Déchéance du droit aux intérêts conventionnels : pouvoir souverain du juge (en l'espèce limite à 1.000 euros)

  • CC 1ère ch civ. 28 septembre 2016 n°15-17.687 


6) TEG : point de départ de la Prescription:

Prêt à un professionnel :

Le point de départ du délai de prescription de l'action en nullité du TEG est la date de la convention :

C'est une solution ancienne constamment rappelée 

  • CC Com 10 juin 2008 n°06-19.905 Bn°117
  • CC Com 17 mai 2011 n°10-17.397 B.n°77 
  • CC 1ère civile 1er juin 2016 Pourvoi n°15-16.379 arrêt n°600 
  • CC 1ère civile 1er juin 2016 Pourvoi n°15-16.380 arrêt n°601 
  • CAP RENNES 2ème ch 2 septembre 2016 RG 13/03938 
  • CAP AIX EN PROVENCE 8ème ch C 15 septembre 2016 RG n°14/08795
  • CAP MONTPELLIER 21 septembre 2016 RG 14/04604 

Pour le particulier :

La jurisprudence distingue selon que l'erreur est apparente ou au contraire non visible pour un simple particulier:

Le juge doit rechercher si l'emprunteur était en mesure de déceler par lui-même, à la lecture des actes, l'erreur affectant le TEG

Quelques illustrations:

Lorsque le simple examen de l'acte de prêt permet de constater l'erreur alléguée, le point de départ de la prescription est la date de la convention :

  • CC 1ère civ 9 décembre 2015 n°14-2915 

Le point de départ de la prescription de l'action en déchéance du droit aux intérêts est la date de conclusion du contrat (date de l'acceptation de l'offre) car l'emprunteur pouvait se rendre compte à la lecture de l'acte de prêt que les frais notariaux incluant les frais d'inscription de PPD n'était pas inclus dans le calcul du TEG, l'erreur alléguée était parfaitement décelable lors de la conclusion du prêt si bien que le point de départ de la prescription est donc la date de l'acception de l'offre

  • CAP PARIS pôle 5 chambre 6, 2 avril 2015 RG n°14/01500 

La Cour de Cassation sanctionne la Cour d'Appel de ne pas établir que l'emprunteur pouvait se convaincre par elle-même, à la lecture de l'acte de prêt ; d'une erreur affectant le TEG

  • Cc civ 2ème ch 12 mai 2016 n°15-15969 

La prescription quinquennale de l'action en nullité de la stipulation de l'intérêt conventionnel en raison du caractère erroné du TEG (fondée sur 1304 et 1907 du code civil) court à compter du jour où l'emprunteur a connu ou aurait dû connaitre cette erreur.

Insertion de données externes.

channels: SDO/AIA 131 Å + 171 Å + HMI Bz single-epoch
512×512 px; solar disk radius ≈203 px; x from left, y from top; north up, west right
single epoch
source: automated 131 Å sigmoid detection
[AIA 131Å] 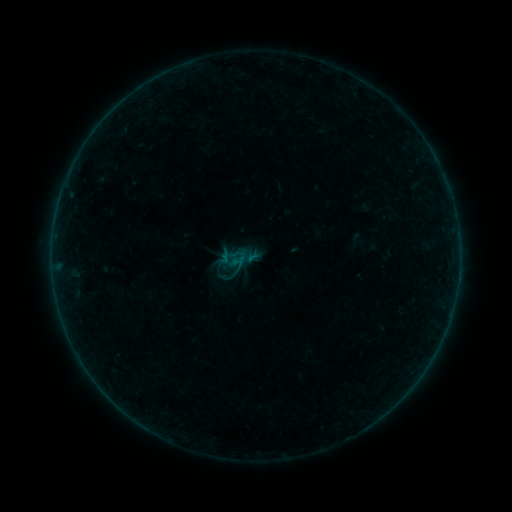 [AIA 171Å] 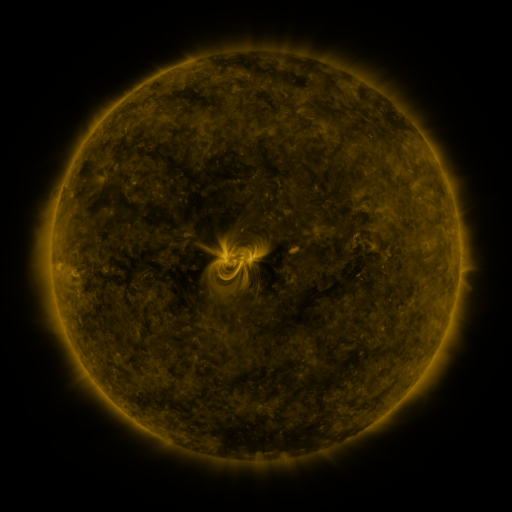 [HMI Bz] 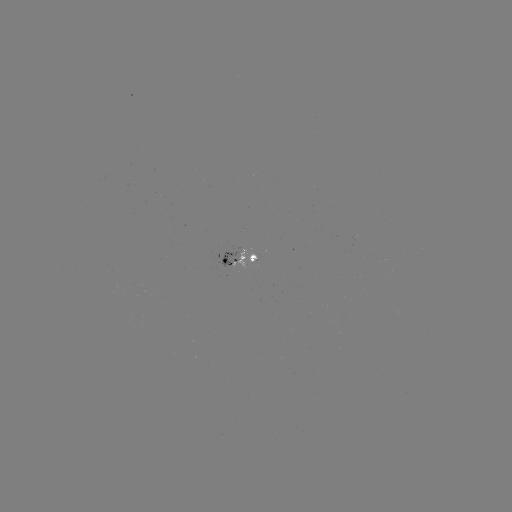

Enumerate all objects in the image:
sigmoid: <bbox>228, 250, 249, 270</bbox>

  • CAP PARIS pôle 5 chambre 6, 2 avril 2015 RG n°14/01500 

Ou encore lorsque les énonciations de l'acte de prêt révélaient clairement que seuls les frais de dossier étaient inclus dans le TEG, de sorte que les frais de garantie et les honoraires du notaire n'étaient pas pris en compte, considérant dès lors que l'erreur affectant le TEG était décelable dès l'acceptation de l'offre de prêt.... La demande de nullité des emprunteurs est donc prescrite et doit être jugée irrecevable.

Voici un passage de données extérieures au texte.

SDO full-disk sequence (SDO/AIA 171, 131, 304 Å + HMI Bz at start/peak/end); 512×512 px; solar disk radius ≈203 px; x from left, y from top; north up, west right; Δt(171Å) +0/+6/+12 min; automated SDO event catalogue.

  • CC Com 7 février 2012 n°11-10.833
  • CC Civ 2ème, 12 mai 2016 n°15-15.969 
  • CAP PARIS Pôle 5 chambre 6, 22 septembre 2016 RG n°15/07926 

Lorsque l'emprunteur savait ou pouvait savoir que les frais de nantissement du contrat d'assurance vie n'étaient pas inclus dans le TEG,

  • CAP PARIS Pôle 5 ch 6, 5 janvier 2016 n°13/23019 

Considérant que la lecture des deux actes notariés permettait de constater que le coût de l'inscription de la garantie conventionnelle et des primes d'assurance incendie ne figurait pas dans le calcul du TEG ...
Considérant dans ces conditions que Mr et Ma X avaient connaissance ou auraient pu connaître les erreurs alléguées affectant le calcul du TEG dès la date de l'acceptation de l'offre de prêt ...
Considérant que nul n'est censé ignorer la loi ; et qu'en l'espèce Mr et Mad X sont mal fondés à prétendre avoir découvert le caractère erroné du TEG à une date indéterminée, dans les semaines ayant précédée l'assignation.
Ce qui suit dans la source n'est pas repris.